Se tuttavia esistono ancora margini di miglioramento, guadagnare altro tempo sarà via via sempre più difficile. Su tutti gli organismi pluricellulari incombe infatti «la maledizione genetica dell’invecchiamento, una bomba ad orologeria nascosta nel genoma che influisce sul processo di rigenerazione cellulare, facendo sì che le nuove cellule nascano con caratteristiche progressivamente peggiori delle madri».

Il che ci porta alla seconda strada per l’immortalità. Perché infatti talune specie viventi dispongono soltanto di poche ore di vita mentre altre addirittura di secoli? La risposta è contenuta nel rispettivo DNA, che presiede i processi cellulari coinvolti nell’invecchiamento. E sebbene la manipolazione dei geni sia ancora una tecnica ai primi passi in un futuro non così distante, potrebbe essere l’arma principale per prolungare la giovinezza di un essere umano: «In questo modo sembra una possibilità concreta quella di arrivare a una vita media tra i due e i trecento anni».
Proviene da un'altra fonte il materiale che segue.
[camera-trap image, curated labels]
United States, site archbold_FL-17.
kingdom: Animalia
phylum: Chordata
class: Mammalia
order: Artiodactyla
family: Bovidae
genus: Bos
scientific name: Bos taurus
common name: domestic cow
La terza strada chiama ancora in causa le biotecnologie. Stiamo parlando delle tecniche di trapianto: il miglioramento qualitativo e quantitativo di queste è continuo e molto scalpore hanno suscitato di recente, ad esempio, i primi trapianti di mano e di faccia. Immaginiamo tuttavia che un giorno si arrivi al trapianto di testa: quale identità attribuire al nuovo essere? Quella di colui che donò il corpo o quella di colui cui la testa appartiene?

L’ultimo quesito coinvolge un’altra questione decisiva: ove risiede l’origine dell’identità di un essere umano? La risposta più ovvia sembra essere: nel suo Io cosciente. Ovvero nella sua capacità di relazionarsi bidirezionalmente con l’esterno, nella sua emozionalità, nei suoi ricordi. Le odierne neuroscienze attribuiscono questo genere di fenomeni cognitivi all’organizzazione e all’attività sinaptica del sistema nervoso centrale dell’uomo, nonché alle sue interazioni con altre funzionalità biologiche. Accettata tale ipotesi ne discendono interessanti possibilità di prolungare, «anche per durate temporali di cui nemmeno siamo in grado di concepire l’estensione», integrità e operatività del nostro Io cosciente. Ecco la quarta strada.
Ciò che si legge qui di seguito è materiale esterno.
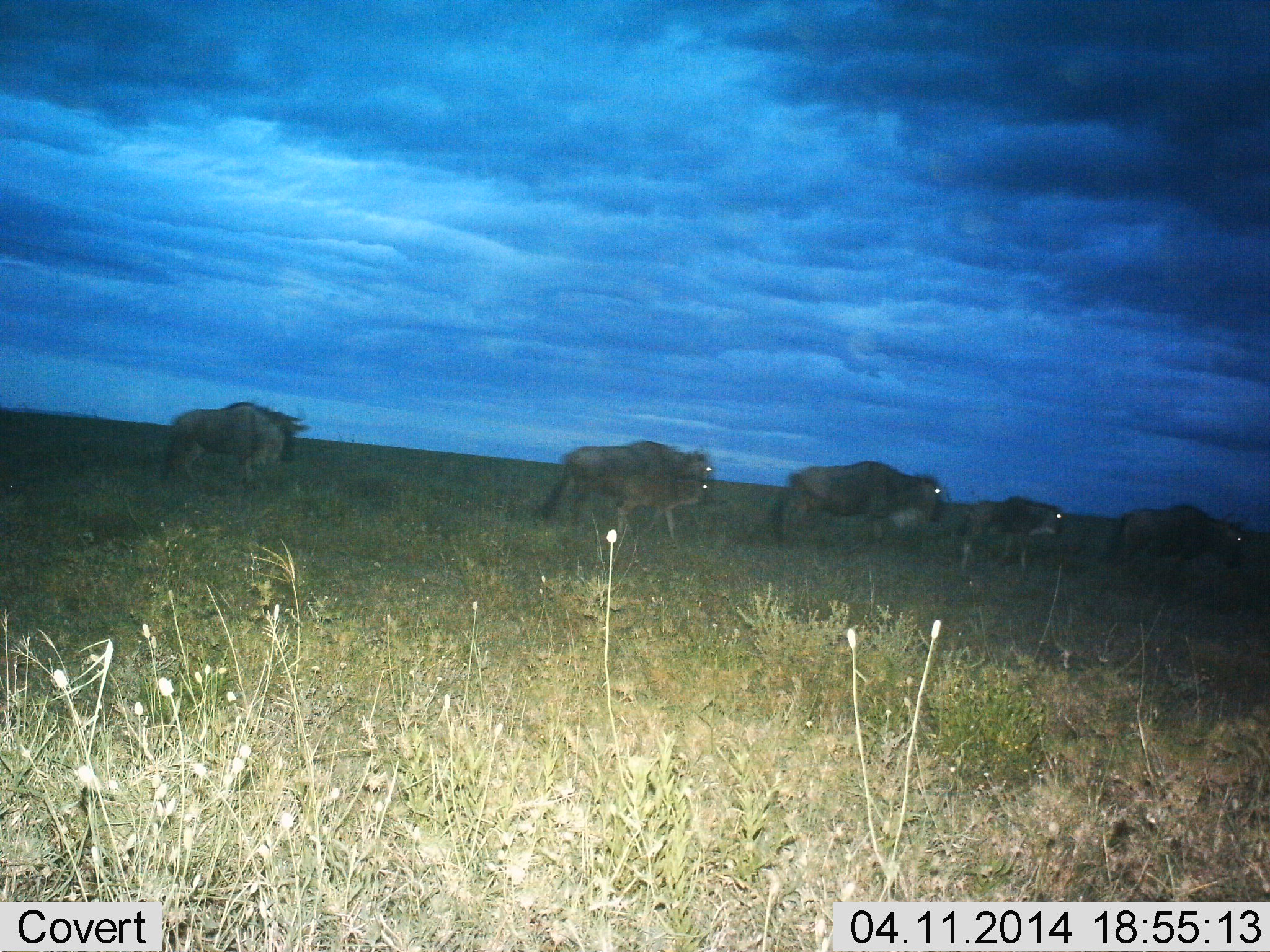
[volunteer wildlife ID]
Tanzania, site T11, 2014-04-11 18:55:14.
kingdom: Animalia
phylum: Chordata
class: Mammalia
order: Artiodactyla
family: Bovidae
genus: Connochaetes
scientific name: Connochaetes taurinus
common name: blue wildebeest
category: wildebeest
Wildebeest (blue wildebeest) (Connochaetes taurinus), count 6. Behavior (volunteer vote fractions): standing 0%, resting 0%, moving 100%, interacting 0%. Young present (vote fraction): 50%. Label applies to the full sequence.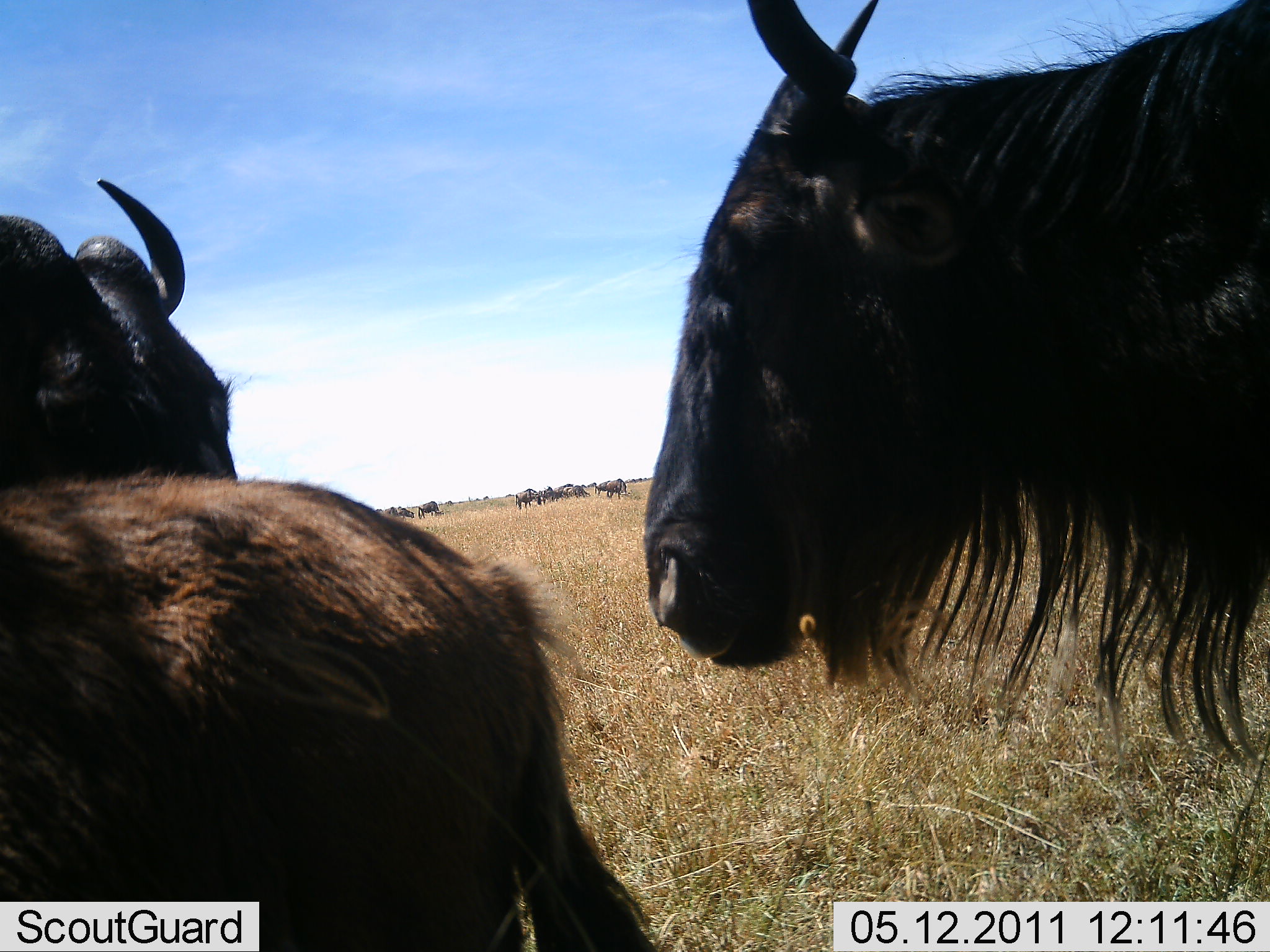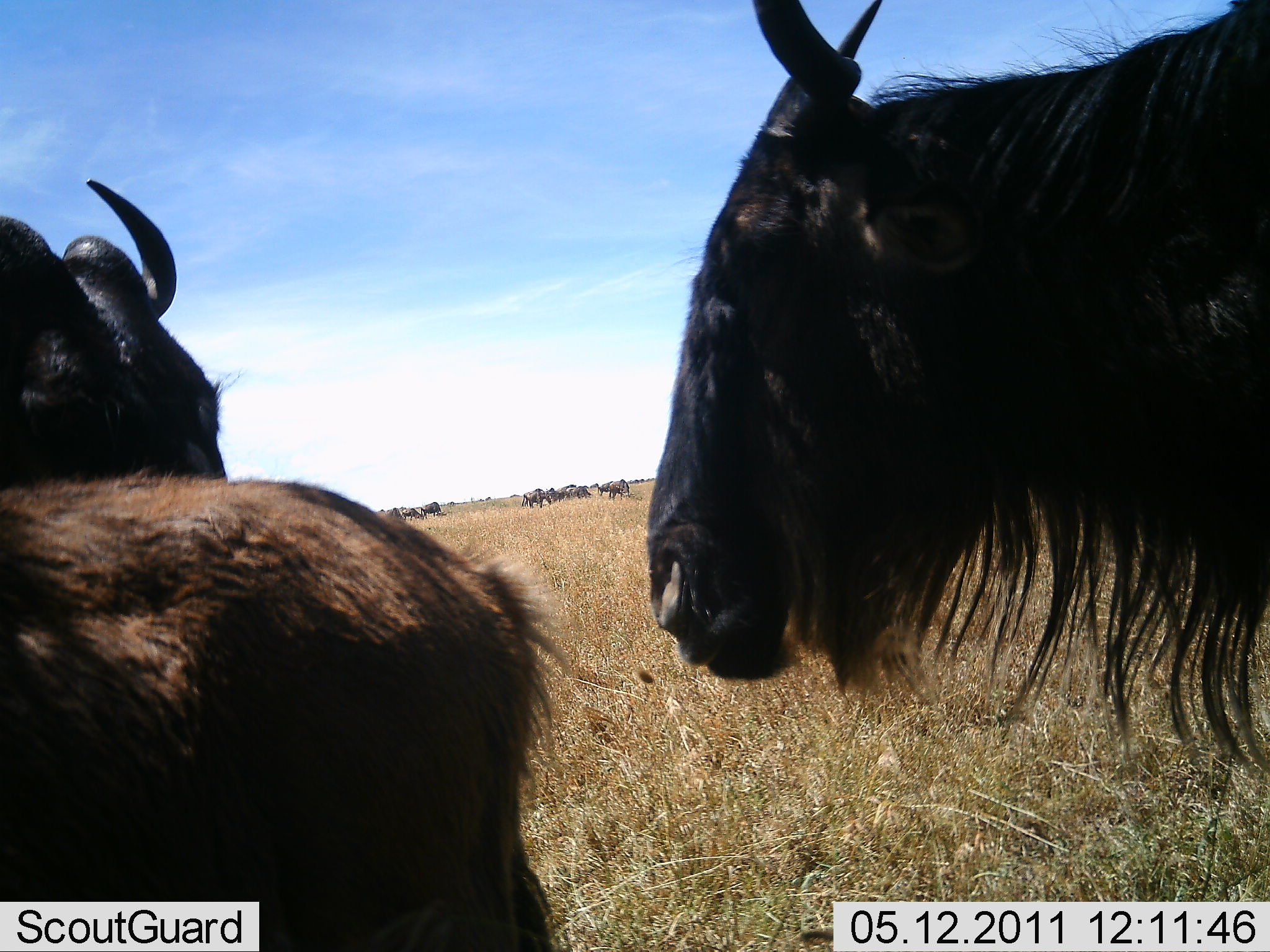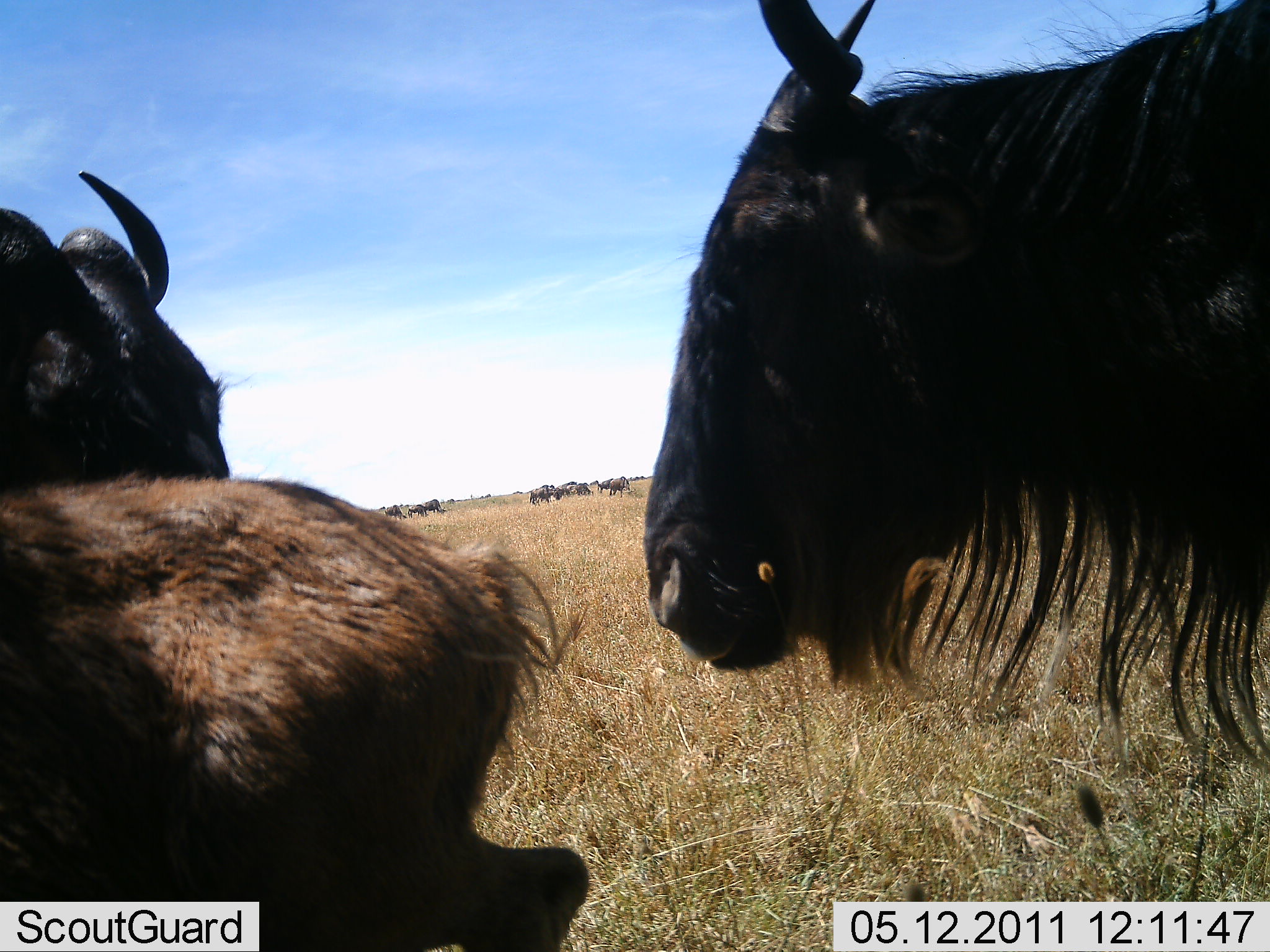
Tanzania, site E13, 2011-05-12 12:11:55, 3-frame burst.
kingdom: Animalia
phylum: Chordata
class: Mammalia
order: Artiodactyla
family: Bovidae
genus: Connochaetes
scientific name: Connochaetes taurinus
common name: blue wildebeest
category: wildebeest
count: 9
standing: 73%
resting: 18%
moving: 36%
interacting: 0%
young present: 36%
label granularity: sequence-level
Ma se davvero si arrivasse ad alzare la vita media di oltre duecento anni le conseguenze socio-economiche per il nostro mondo non sarebbero tremende? In questo senso la scienza non dovrebbe sentirsi responsabilizzata rispetto alle strade che decide di percorrere??
«L’ambito delle scelte non riguarda la scienza. Essa si limita a mostrare le possibilità, poi spetta alla società prendere le decisioni. E queste non mi spaventano affatto. L’unica cosa che mi spaventa è l’ammasso di cervelli che di fronte alle novità sanno solo dire no».